A primeira cidade da história: Arqueólogos descobrem rede com mais de 4.000 canais e 700 explorações agrícolas em Eridu

Um estudo arqueológico revelou uma vasta e complexa rede de irrigação na região de Eridu, no sul do Iraque, considerada a cidade mais antiga da história segundo a Lista Real Suméria. Com mais de 4.000 pequenos canais e 700 explorações agrícolas documentadas, esta descoberta representa um marco significativo na compreensão da gestão da água na antiga Mesopotâmia.

A investigação, conduzida por uma equipa multidisciplinar de arqueólogos e geólogos de diversas universidades e instituições internacionais, revelou que a região de Eridu, habitada entre o sexto e o primeiro milênio a.C., preserva uma das mais antigas redes de irrigação da Mesopotâmia.

A civilização mesopotâmica sempre dependeu do rio Eufrates e dos seus afluentes para a irrigação das colheitas. Contudo, ao longo dos séculos, muitas das antigas estruturas de irrigação foram soterradas por sedimentos fluviais ou substituídas por sistemas mais recentes, dificultando o estudo das primeiras formas de agricultura organizada. Em Eridu, no entanto, o abandono da região após a alteração do curso do Eufrates permitiu a preservação da paisagem arqueológica, possibilitando a identificação exata das estruturas hidráulicas antigas.

Para mapear a rede de canais, os investigadores recorreram a uma abordagem interdisciplinar, combinando análise geomorfológica, revisão de mapas históricos e tecnologias de deteção remota. Imagens de satélite de alta resolução, incluindo capturas do programa CORONA dos anos 1960, drones e fotografias terrestres, foram utilizadas para validar os achados.

Um dos métodos cruciais para distinguir canais naturais de artificiais foi a análise dos padrões de fluxo da água, da topografia, das direções das correntes e da presença de estruturas hidráulicas de controlo, como diques e brechas nos leitos fluviais, que permitiam a distribuição controlada da água pelas áreas cultiváveis.
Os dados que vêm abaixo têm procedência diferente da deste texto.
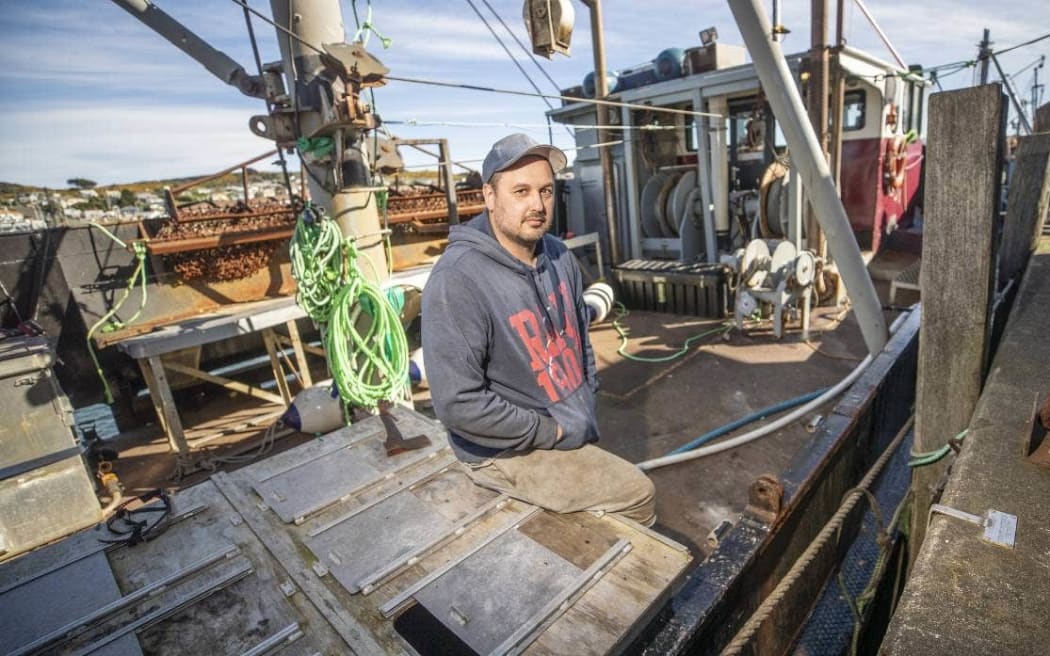 Greg Mead, skipper of Bluff oyster boat Southern Enterprise says the Bluff oysters in Foveaux Strait looked hungry later in the 2023 season.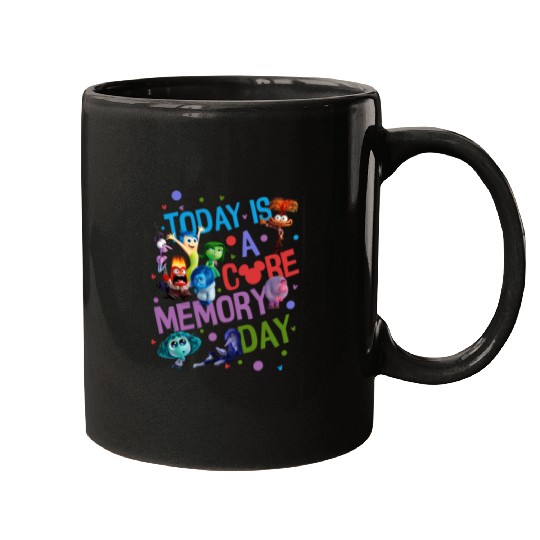 Disney Inside Out 2 Core Memory Day Era Mugs, Disney Family Trip Mugs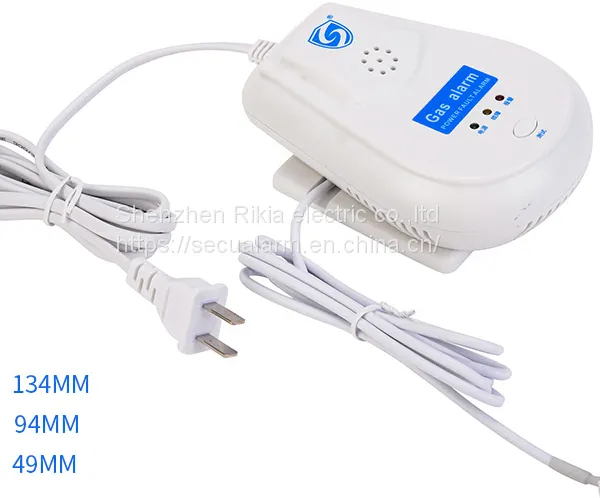 Gas Alarm, Household Linkage Solenoid Valve Natural Gas Leak Detection Wireless NB New GB Alarm(wechat:13510231336)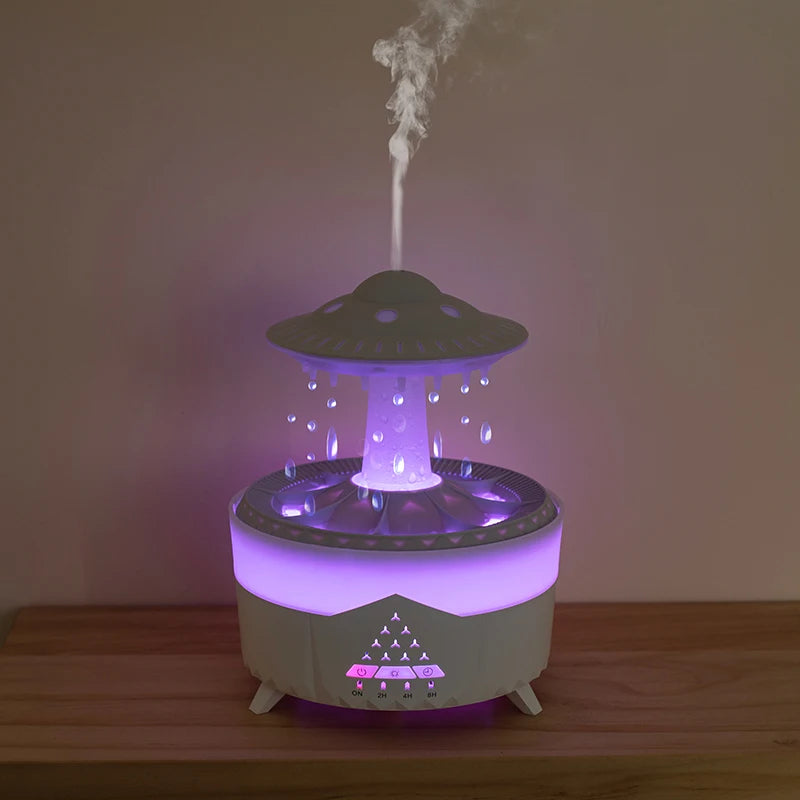 ☔ UFO Raindrop Diffuser🛸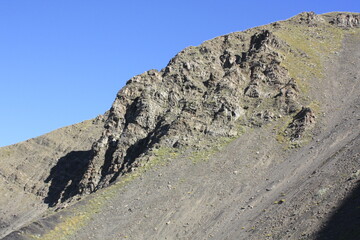 road in the mountains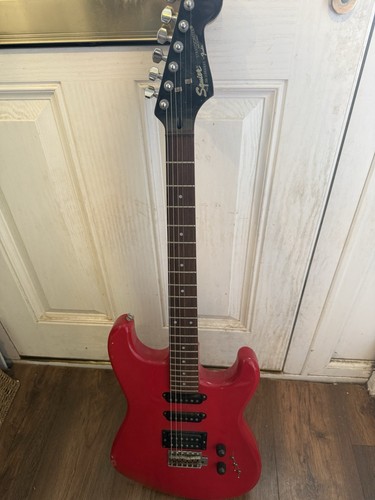 Squire stratocaster guitar - squire,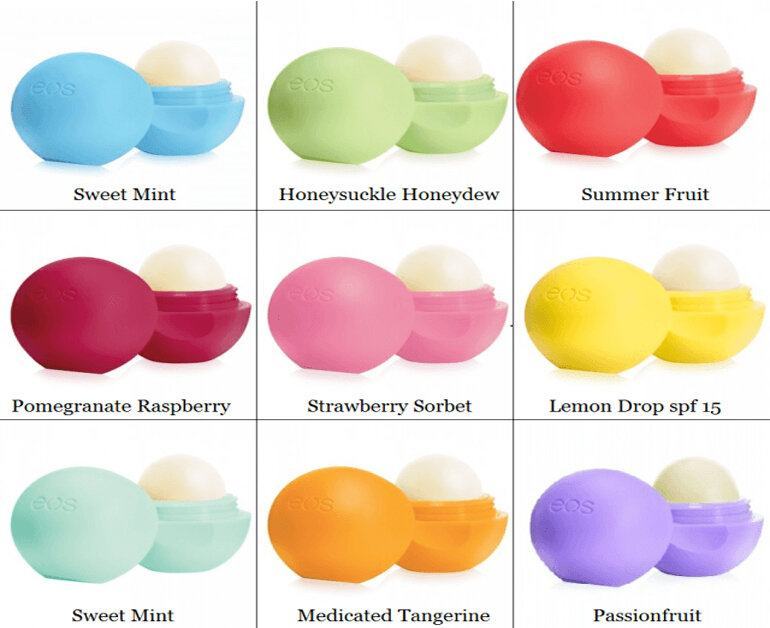 EOS Smooth Sphere Lip Balm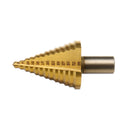 5-35mm HSS Titanium Step Cone Drill Bit High Speed Steel Wood Steel Hole Cutter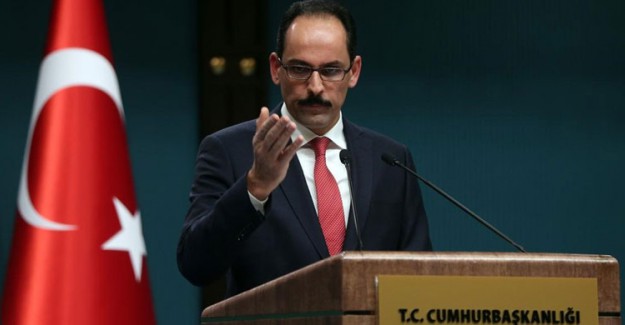 Bahçeli'nin Açıklamasına İbrahim Kalın'dan Yorum: Memnuniyet Verici!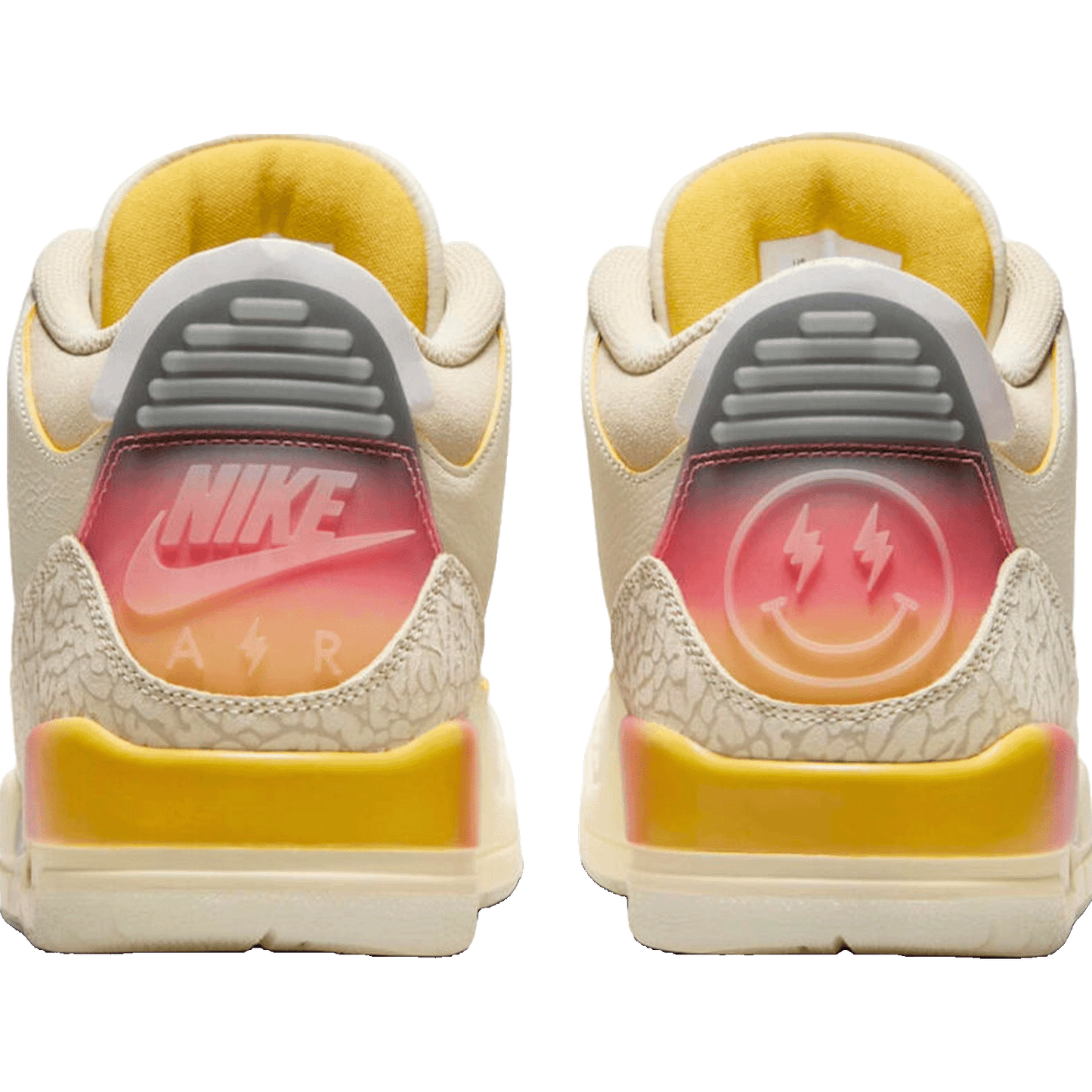 Nike Air Jordan 3 Retro SP J Balvin Medellín Sunset Back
Os resultados revelaram um sistema avançado, composto por mais de 200 canais principais, alguns com extensão de até 9 quilómetros e largura entre 2 e 5 metros, diretamente conectados ao antigo curso do Eufrates. Para além destes, foram identificados mais de 4.000 canais secundários, variando entre 10 e 200 metros de comprimento, responsáveis por levar a água até às explorações agrícolas.

A equipa também documentou cerca de 700 unidades agrícolas distribuídas ao longo desses canais. Estas explorações variavam em tamanho entre 500 e 20.000 metros quadrados, evidenciando um sistema agrícola altamente estruturado e baseado numa distribuição equitativa da água.

Uma das conclusões mais notáveis do estudo é que, ao contrário de outras regiões mesopotâmicas onde os cursos fluviais mudaram drasticamente ao longo dos séculos, a área de Eridu manteve uma relativa estabilidade do Eufrates. Isto permitiu que a rede de canais permanecesse funcional durante séculos, demonstrando um planeamento hidráulico avançado para a época.

A descoberta confirma que a agricultura mesopotâmica não dependia apenas da fertilidade natural dos solos, mas também de um planeamento hidráulico sofisticado. A construção e manutenção destes canais exigiam conhecimentos avançados de engenharia hidráulica e uma organização social capaz de garantir a sua operação eficiente.

Um dos principais desafios para os investigadores é determinar com precisão a cronologia das diferentes secções da rede de irrigação. Para isso, planeiam realizar escavações estratigráficas em pontos-chave e analisar sedimentos para datar a utilização dos canais com maior precisão.

Outro objetivo é comparar os achados arqueológicos com inscrições cuneiformes da época, de modo a correlacionar os registos escritos com a evidência física da gestão da água nos estados mesopotâmicos.